=== The input ===
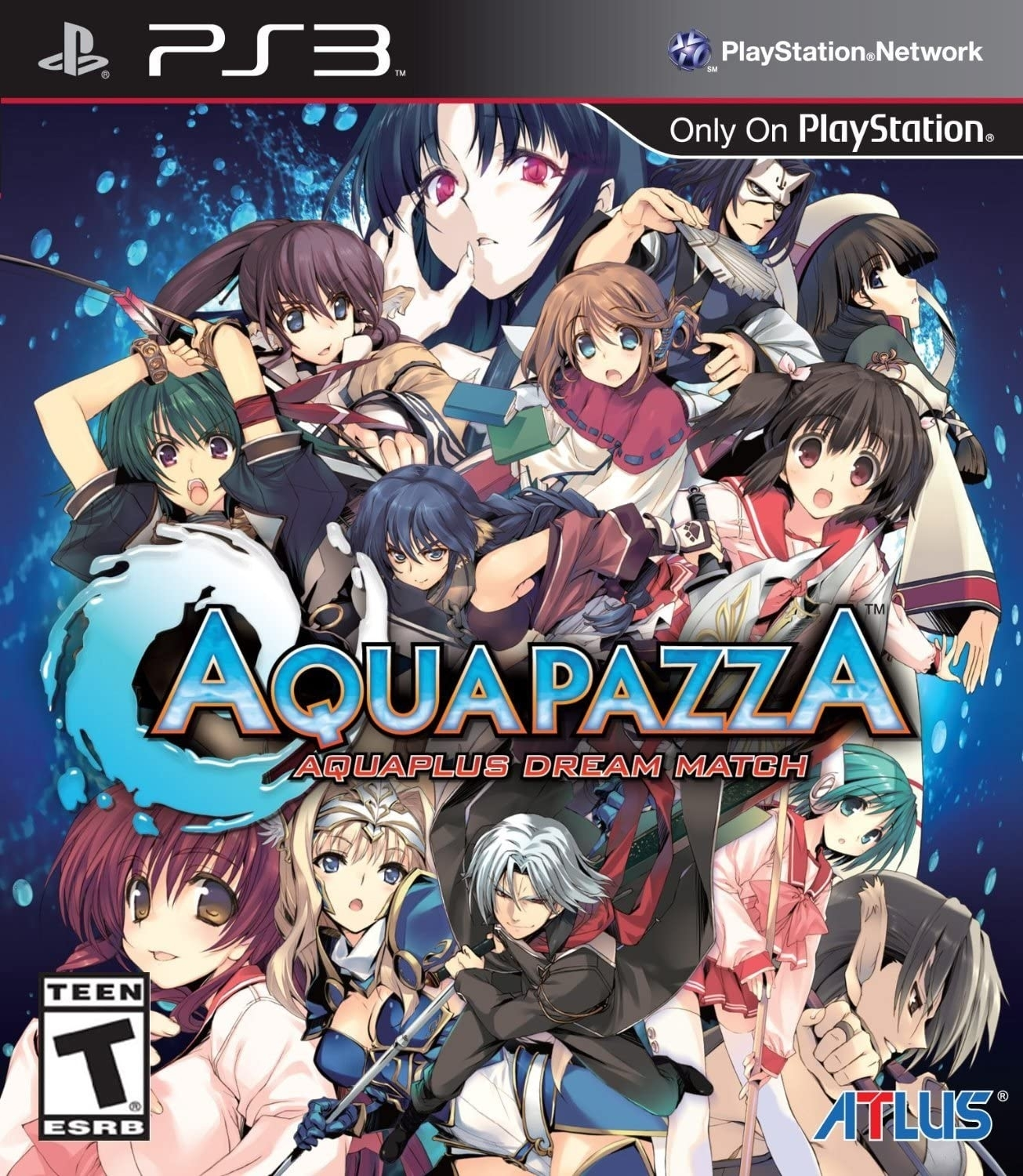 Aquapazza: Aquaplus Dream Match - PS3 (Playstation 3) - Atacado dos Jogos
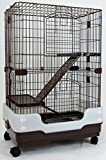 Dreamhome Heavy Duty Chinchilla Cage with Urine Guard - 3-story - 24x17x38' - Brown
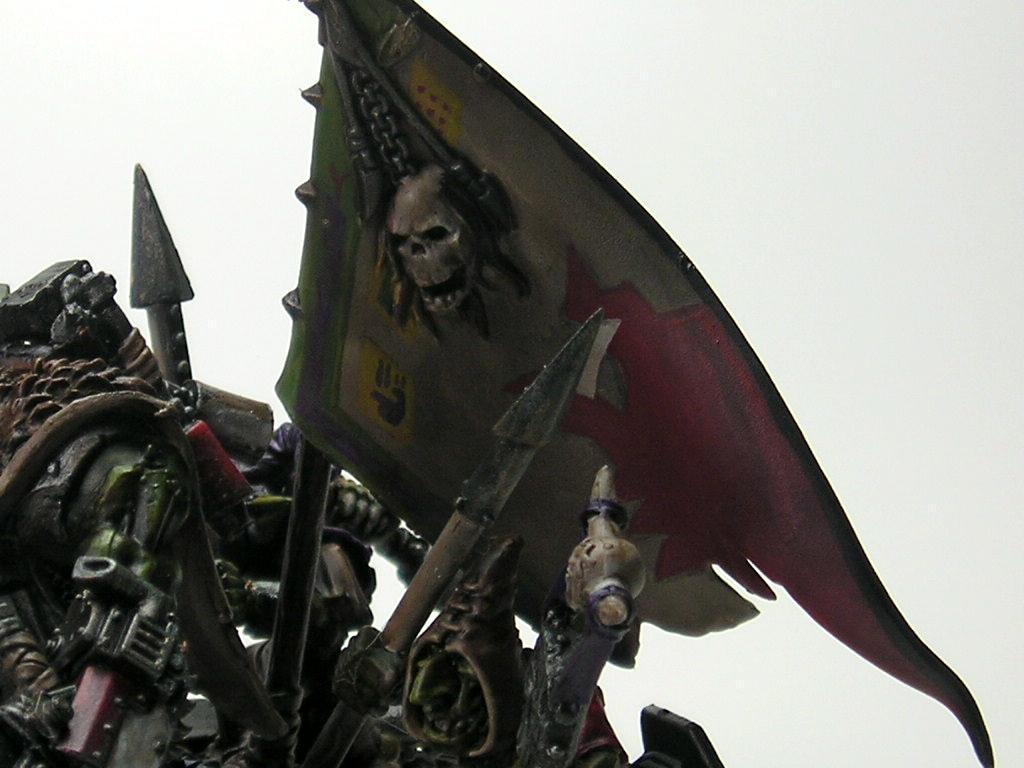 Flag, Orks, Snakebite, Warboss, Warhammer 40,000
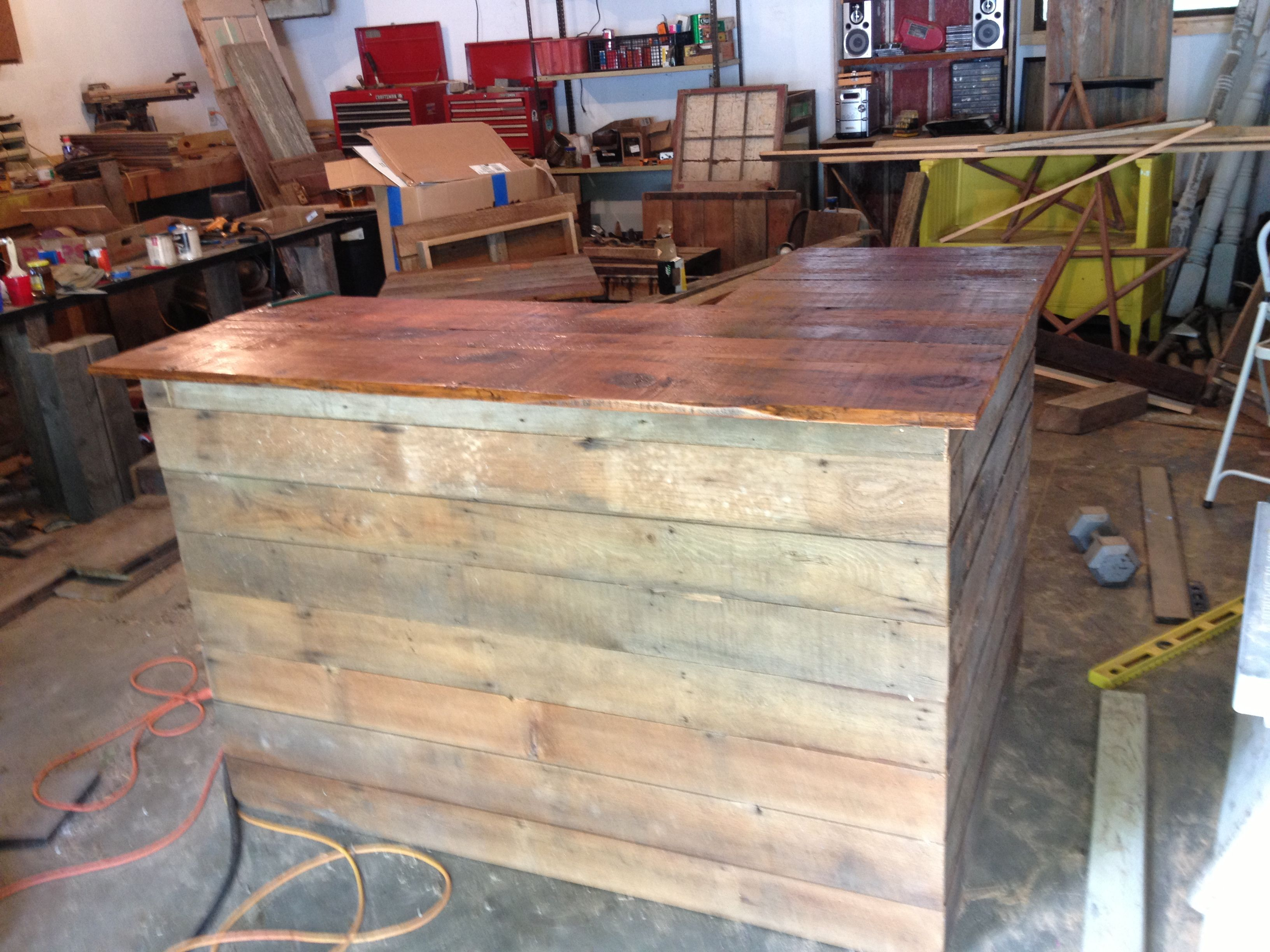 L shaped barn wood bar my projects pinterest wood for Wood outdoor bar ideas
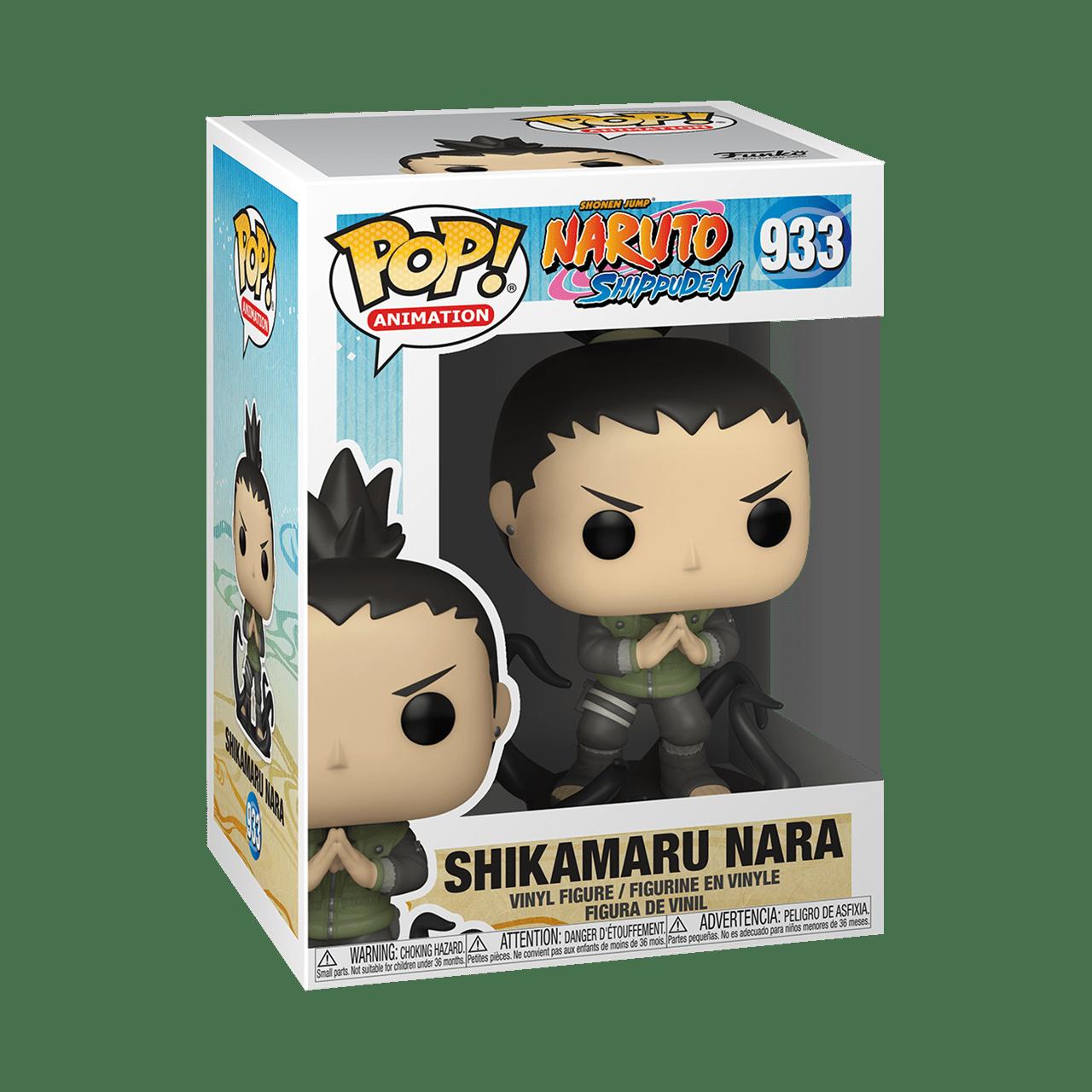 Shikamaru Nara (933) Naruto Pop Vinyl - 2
===
(Exercise goal)
Restate the material above exactly. Exclude all pictures.

(Response below)
 Aquapazza: Aquaplus Dream Match - PS3 (Playstation 3) - Atacado dos Jogos
 Dreamhome Heavy Duty Chinchilla Cage with Urine Guard - 3-story - 24x17x38' - Brown
 Flag, Orks, Snakebite, Warboss, Warhammer 40,000
 L shaped barn wood bar my projects pinterest wood for Wood outdoor bar ideas
 Shikamaru Nara (933) Naruto Pop Vinyl - 2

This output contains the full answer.